Aim of the task: Translate this sentence from the forum thread about bike pedals below into Spanish: "Have recently bought a gravel bike and considering giving them a go again on that."

Document extract:
-- Opening Marker --
They are horrible. Sold them and got myself a pair of XTR pedals. Much happier now.

Etienne
Posts: 316
Joined: Tue Aug 23, 2005 11:41 am
Location: France

by Etienne

bas wrote:
Mon Feb 17, 2020 3:07 am
Bit of a thread revival- anyone still using these?
I tried them on the MTB a few years ago, pedal platform was great but they were useless for steep/technical terrain with unintended dis-engagement. Got rid of them pretty quickly.

But with all the Gravel bikes out there, surely these are a great option? Have recently bought a gravel bike and considering giving them a go again on that.
Hi, I am a long time user and I find them very good on my gravel bike and my monster cross ... I like stable plateforms and tunable float, and with stiff soled shoes, they are nearly on par with my road shoes with road pedals (Speedplay Zero, as you might guess), in my opinion.

However, for very technical terrain and/or MTBiking that I don't practice anymore, I would surely prefer SPD pedals for the ease of engagement and reliability, even if I don't like the small play between the shoes and the pedals that developps after a while.
-- Closing Marker --
Data extract:
-- Opening Marker --
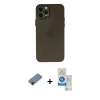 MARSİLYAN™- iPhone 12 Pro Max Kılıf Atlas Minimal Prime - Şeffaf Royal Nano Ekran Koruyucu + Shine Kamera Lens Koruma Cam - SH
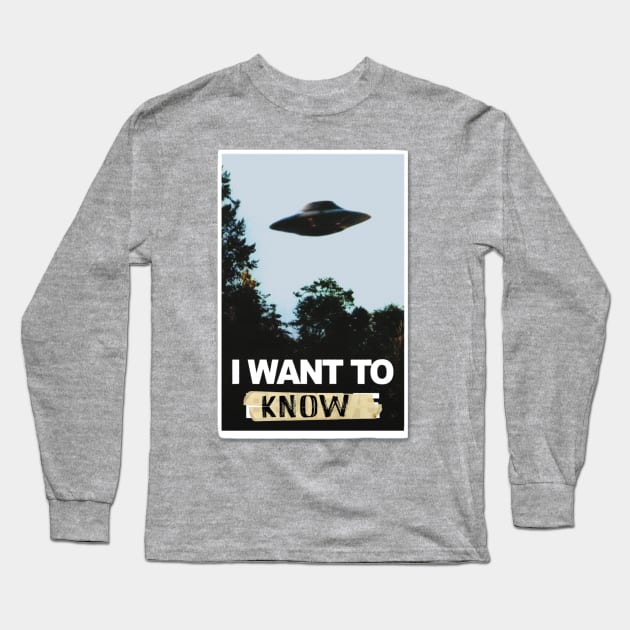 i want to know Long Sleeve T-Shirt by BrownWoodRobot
-- Closing Marker --
Answer for this exercise: Hace poco me compré una bicicleta de gravel y estoy pensando en volver a probarlos en ella.